Integrity in Science: [Robert] Balling – Center for Science in the Public Interest, 15/08/2010
“Director, Master of Advanced Study in Geographic Information System, Arizona State University, Phoenix. Received funding from fossil-fuel industry’s organizations that exceeded $679,000 from 1989 to 2002; served as science advisor to Greening Earth Society, which was founded by the Western Fuels Association [ref]. Since the mid-1980s, more than 25 percent of funding for his research that is critical of greenhouse theory came from companies with vested interests in carbon dioxide-producing fossil fuels; received funding from ExxonMobil, the German Coal Mining Association, and the British Coal Corporation [ref]. Received funding from and/or was underwritten by the Kuwaiti government, Cyprus Minerals Company, and other foreign coal mining corporations… Balling stated that he received $408,000 in research support from fossil-fuel industries in the past 10 years [ref] Received over $300,000 in research funding and honoraria from oil companies and the Kuwaiti government [ref].”
Ross Gelbspan (1998) – The Heat Is on: The Climate Crisis, the Cover-Up, the Prescription – Basic Books (Perseus Books Group) – Pulitzer Price
“While testifying in St. Paul, Pat Michaels revealed under oath that he had received more than $165,000 in industry and private funding over the previous five years – funding he had never previously disclosed. Not only did Western Fuels fund both his publications, he disclosed, but it provided a $63,000 grant for his research. Another $49,000 came from the German Coal Mining Association. A smaller grant came from the Edison Electric Institute. Michaels also listed a grant of $40,000 from the western mining company Cyprus Minerals.” (p. 40-41)
Ross Gelbspan (1998) – The Heat Is on: The Climate Crisis, the Cover-Up, the Prescription – Basic Books (Perseus Books Group) – Pulitzer Price – ISBN-13: 978-0738200255 – 288 Págs.
“The biggest organizational member of the [Wise Use] movement was a group called People for the West», whose larger funder, with at least $100,000 in donations, was Cyprus Minerals.
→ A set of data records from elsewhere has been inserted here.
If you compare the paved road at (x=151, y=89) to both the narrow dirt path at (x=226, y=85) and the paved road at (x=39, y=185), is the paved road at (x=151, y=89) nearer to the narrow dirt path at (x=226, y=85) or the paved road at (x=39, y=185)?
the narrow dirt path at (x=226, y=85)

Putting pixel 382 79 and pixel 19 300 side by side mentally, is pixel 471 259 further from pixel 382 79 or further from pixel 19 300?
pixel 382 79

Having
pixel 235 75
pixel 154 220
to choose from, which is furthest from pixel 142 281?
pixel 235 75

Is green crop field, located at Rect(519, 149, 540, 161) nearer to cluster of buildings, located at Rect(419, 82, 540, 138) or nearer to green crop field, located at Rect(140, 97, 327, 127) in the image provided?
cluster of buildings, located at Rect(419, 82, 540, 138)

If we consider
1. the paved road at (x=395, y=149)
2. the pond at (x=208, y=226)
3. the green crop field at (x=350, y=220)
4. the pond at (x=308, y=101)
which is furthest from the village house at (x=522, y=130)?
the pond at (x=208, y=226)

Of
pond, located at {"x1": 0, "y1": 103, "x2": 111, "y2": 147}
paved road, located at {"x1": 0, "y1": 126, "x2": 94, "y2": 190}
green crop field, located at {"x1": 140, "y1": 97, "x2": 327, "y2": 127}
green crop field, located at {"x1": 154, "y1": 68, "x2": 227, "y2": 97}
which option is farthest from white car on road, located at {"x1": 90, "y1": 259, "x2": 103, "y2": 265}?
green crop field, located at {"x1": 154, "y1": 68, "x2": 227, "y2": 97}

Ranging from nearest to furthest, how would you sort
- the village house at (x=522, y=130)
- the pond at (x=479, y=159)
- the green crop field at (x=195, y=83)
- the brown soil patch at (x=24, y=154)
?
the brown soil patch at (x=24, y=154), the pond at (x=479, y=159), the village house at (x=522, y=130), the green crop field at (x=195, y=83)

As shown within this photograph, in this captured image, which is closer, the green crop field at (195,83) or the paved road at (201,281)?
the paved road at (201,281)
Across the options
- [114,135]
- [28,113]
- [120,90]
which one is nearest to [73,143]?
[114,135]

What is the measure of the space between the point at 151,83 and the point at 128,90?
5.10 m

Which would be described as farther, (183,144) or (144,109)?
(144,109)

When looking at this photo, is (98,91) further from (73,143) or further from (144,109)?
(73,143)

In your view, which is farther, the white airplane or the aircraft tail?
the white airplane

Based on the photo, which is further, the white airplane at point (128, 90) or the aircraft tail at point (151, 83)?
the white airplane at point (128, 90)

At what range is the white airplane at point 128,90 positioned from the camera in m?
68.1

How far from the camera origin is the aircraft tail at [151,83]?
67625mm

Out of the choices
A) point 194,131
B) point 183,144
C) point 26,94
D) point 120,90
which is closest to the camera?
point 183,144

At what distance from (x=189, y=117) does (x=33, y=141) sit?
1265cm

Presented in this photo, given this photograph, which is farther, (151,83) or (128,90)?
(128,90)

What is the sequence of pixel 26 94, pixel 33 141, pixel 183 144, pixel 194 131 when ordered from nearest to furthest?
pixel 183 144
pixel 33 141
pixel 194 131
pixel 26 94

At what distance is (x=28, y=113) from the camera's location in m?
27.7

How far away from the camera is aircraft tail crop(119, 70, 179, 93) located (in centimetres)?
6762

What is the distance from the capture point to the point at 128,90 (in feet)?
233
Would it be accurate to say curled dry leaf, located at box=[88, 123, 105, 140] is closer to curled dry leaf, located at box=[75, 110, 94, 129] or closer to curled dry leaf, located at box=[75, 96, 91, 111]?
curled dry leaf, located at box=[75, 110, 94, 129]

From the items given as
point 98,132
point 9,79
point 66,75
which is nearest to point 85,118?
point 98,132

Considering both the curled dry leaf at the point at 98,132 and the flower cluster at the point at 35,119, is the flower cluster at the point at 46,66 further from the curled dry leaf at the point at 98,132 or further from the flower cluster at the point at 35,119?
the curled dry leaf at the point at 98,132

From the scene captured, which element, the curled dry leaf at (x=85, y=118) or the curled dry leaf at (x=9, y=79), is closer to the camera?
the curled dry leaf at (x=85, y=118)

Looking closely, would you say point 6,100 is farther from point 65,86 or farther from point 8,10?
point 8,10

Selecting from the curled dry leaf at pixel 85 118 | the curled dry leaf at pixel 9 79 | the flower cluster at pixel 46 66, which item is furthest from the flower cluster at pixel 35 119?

According to the Clearinghouse in Environmental Advocacy and Research, as recently as 1995 Cyprus Minerals’ director of governmental affairs was a member of the board of directors of People for the West!” (p. 41)
Ross Gelbspan (1998) – The Heat Is on: The Climate Crisis, the Cover-Up, the Prescription – Basic Books (Perseus Books Group) – Pulitzer Price – ISBN-13: 978-0738200255 – 288 Págs.
“In his collaborations with Sherwood Idso, Balling has received about $50,000 in research funding from Cyprus Minerals, as well as a separate grant of $4,900 from Kenneth Barr, who at the time was CEO of Cyprus. The German Coal Mining Association has provided about $80,000 in funding for Balling’s work. The British Coal Corporation has kicked in another $75,000. Balling disclosed his industry funding under oath during the administrate hearings in Minessota in 1995.”
Richard Littlemore – The Inconvenient Truth about Robert C. Balling – Desmogblog, 20/07/2006 – http://www.desmogblog.com/the-inconvenient-truth-about-robert-c-balling
“As with a clutch of other industry-funded academics who quibble over climate change, Dr. Balling is happy to use his Ph.D. and his title to suggest expertise and to imply scientific objectivity. But readers might be better able to judge the quality of his input if they knew that he has been the eager recipient of funding from such philanthropic organizations as ExxonMobil, the British Coal Corporation, Cyprus Minerals and OPEC. Per the link above, Sourcewatch lists his take from these sources at a little over $400,000 in the last 10 years.”